[RECORDS PROVIDED Boundary: Start]

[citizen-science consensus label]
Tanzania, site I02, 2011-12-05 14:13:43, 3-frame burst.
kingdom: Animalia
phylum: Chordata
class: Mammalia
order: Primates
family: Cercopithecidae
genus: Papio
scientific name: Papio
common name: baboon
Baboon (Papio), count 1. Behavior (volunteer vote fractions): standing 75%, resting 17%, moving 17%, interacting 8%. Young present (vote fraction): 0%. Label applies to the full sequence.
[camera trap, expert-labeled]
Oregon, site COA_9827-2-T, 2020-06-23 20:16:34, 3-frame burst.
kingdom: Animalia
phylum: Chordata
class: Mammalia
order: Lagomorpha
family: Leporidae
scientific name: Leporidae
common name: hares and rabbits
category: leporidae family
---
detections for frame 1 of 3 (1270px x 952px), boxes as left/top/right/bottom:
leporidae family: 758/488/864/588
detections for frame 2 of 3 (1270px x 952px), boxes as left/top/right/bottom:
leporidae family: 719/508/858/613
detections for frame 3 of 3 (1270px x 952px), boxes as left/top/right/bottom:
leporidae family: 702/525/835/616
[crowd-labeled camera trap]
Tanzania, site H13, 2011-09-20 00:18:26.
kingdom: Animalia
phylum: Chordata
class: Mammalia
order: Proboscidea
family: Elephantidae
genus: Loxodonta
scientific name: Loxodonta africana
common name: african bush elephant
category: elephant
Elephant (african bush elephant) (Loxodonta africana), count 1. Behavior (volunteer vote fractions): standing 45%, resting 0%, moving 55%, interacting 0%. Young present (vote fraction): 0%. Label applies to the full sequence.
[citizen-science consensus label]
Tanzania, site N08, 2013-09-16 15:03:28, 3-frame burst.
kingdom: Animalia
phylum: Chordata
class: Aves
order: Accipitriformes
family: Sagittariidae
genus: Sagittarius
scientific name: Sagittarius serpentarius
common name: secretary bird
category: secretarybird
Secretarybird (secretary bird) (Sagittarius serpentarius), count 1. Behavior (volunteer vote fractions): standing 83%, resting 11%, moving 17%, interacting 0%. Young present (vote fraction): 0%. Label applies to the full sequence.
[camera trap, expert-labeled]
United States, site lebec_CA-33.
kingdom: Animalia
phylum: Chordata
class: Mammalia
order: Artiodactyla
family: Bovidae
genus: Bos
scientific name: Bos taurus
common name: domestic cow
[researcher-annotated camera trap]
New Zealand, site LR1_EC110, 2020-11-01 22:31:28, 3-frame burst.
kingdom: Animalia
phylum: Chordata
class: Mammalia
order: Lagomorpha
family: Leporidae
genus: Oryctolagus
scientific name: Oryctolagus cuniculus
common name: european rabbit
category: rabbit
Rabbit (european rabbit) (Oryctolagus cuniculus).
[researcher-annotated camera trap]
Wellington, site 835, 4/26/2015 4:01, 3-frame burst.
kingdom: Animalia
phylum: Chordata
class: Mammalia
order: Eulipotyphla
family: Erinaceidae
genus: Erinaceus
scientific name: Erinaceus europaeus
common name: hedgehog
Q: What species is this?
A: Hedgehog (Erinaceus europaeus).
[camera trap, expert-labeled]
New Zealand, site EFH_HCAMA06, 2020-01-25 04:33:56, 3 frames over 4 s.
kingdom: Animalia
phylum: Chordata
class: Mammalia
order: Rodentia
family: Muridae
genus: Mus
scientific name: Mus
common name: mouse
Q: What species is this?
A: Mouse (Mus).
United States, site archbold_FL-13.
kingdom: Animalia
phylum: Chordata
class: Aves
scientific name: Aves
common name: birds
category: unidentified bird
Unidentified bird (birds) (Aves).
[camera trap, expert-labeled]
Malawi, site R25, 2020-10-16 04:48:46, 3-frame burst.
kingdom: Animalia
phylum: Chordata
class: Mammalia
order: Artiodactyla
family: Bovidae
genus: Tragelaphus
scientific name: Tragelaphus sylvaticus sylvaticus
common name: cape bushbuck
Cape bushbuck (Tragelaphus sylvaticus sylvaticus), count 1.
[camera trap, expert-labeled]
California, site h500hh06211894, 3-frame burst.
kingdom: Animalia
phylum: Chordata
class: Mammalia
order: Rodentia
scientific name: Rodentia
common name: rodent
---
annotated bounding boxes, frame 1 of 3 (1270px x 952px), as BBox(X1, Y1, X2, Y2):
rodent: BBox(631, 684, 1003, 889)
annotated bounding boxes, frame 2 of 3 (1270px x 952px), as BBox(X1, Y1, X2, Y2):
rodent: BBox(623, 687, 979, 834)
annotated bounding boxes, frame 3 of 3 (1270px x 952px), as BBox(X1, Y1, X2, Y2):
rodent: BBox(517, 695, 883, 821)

[RECORDS PROVIDED Boundary: End]

### WHAT YOU NEED TO DO
Transcribe the listing in full, keeping every line exact.

### SOLUTION
[citizen-science consensus label]
Tanzania, site I02, 2011-12-05 14:13:43, 3-frame burst.
kingdom: Animalia
phylum: Chordata
class: Mammalia
order: Primates
family: Cercopithecidae
genus: Papio
scientific name: Papio
common name: baboon
Baboon (Papio), count 1. Behavior (volunteer vote fractions): standing 75%, resting 17%, moving 17%, interacting 8%. Young present (vote fraction): 0%. Label applies to the full sequence.
[camera trap, expert-labeled]
Oregon, site COA_9827-2-T, 2020-06-23 20:16:34, 3-frame burst.
kingdom: Animalia
phylum: Chordata
class: Mammalia
order: Lagomorpha
family: Leporidae
scientific name: Leporidae
common name: hares and rabbits
category: leporidae family
---
detections for frame 1 of 3 (1270px x 952px), boxes as left/top/right/bottom:
leporidae family: 758/488/864/588
detections for frame 2 of 3 (1270px x 952px), boxes as left/top/right/bottom:
leporidae family: 719/508/858/613
detections for frame 3 of 3 (1270px x 952px), boxes as left/top/right/bottom:
leporidae family: 702/525/835/616
[crowd-labeled camera trap]
Tanzania, site H13, 2011-09-20 00:18:26.
kingdom: Animalia
phylum: Chordata
class: Mammalia
order: Proboscidea
family: Elephantidae
genus: Loxodonta
scientific name: Loxodonta africana
common name: african bush elephant
category: elephant
Elephant (african bush elephant) (Loxodonta africana), count 1. Behavior (volunteer vote fractions): standing 45%, resting 0%, moving 55%, interacting 0%. Young present (vote fraction): 0%. Label applies to the full sequence.
[citizen-science consensus label]
Tanzania, site N08, 2013-09-16 15:03:28, 3-frame burst.
kingdom: Animalia
phylum: Chordata
class: Aves
order: Accipitriformes
family: Sagittariidae
genus: Sagittarius
scientific name: Sagittarius serpentarius
common name: secretary bird
category: secretarybird
Secretarybird (secretary bird) (Sagittarius serpentarius), count 1. Behavior (volunteer vote fractions): standing 83%, resting 11%, moving 17%, interacting 0%. Young present (vote fraction): 0%. Label applies to the full sequence.
[camera trap, expert-labeled]
United States, site lebec_CA-33.
kingdom: Animalia
phylum: Chordata
class: Mammalia
order: Artiodactyla
family: Bovidae
genus: Bos
scientific name: Bos taurus
common name: domestic cow
[researcher-annotated camera trap]
New Zealand, site LR1_EC110, 2020-11-01 22:31:28, 3-frame burst.
kingdom: Animalia
phylum: Chordata
class: Mammalia
order: Lagomorpha
family: Leporidae
genus: Oryctolagus
scientific name: Oryctolagus cuniculus
common name: european rabbit
category: rabbit
Rabbit (european rabbit) (Oryctolagus cuniculus).
[researcher-annotated camera trap]
Wellington, site 835, 4/26/2015 4:01, 3-frame burst.
kingdom: Animalia
phylum: Chordata
class: Mammalia
order: Eulipotyphla
family: Erinaceidae
genus: Erinaceus
scientific name: Erinaceus europaeus
common name: hedgehog
Q: What species is this?
A: Hedgehog (Erinaceus europaeus).
[camera trap, expert-labeled]
New Zealand, site EFH_HCAMA06, 2020-01-25 04:33:56, 3 frames over 4 s.
kingdom: Animalia
phylum: Chordata
class: Mammalia
order: Rodentia
family: Muridae
genus: Mus
scientific name: Mus
common name: mouse
Q: What species is this?
A: Mouse (Mus).
United States, site archbold_FL-13.
kingdom: Animalia
phylum: Chordata
class: Aves
scientific name: Aves
common name: birds
category: unidentified bird
Unidentified bird (birds) (Aves).
[camera trap, expert-labeled]
Malawi, site R25, 2020-10-16 04:48:46, 3-frame burst.
kingdom: Animalia
phylum: Chordata
class: Mammalia
order: Artiodactyla
family: Bovidae
genus: Tragelaphus
scientific name: Tragelaphus sylvaticus sylvaticus
common name: cape bushbuck
Cape bushbuck (Tragelaphus sylvaticus sylvaticus), count 1.
[camera trap, expert-labeled]
California, site h500hh06211894, 3-frame burst.
kingdom: Animalia
phylum: Chordata
class: Mammalia
order: Rodentia
scientific name: Rodentia
common name: rodent
---
annotated bounding boxes, frame 1 of 3 (1270px x 952px), as BBox(X1, Y1, X2, Y2):
rodent: BBox(631, 684, 1003, 889)
annotated bounding boxes, frame 2 of 3 (1270px x 952px), as BBox(X1, Y1, X2, Y2):
rodent: BBox(623, 687, 979, 834)
annotated bounding boxes, frame 3 of 3 (1270px x 952px), as BBox(X1, Y1, X2, Y2):
rodent: BBox(517, 695, 883, 821)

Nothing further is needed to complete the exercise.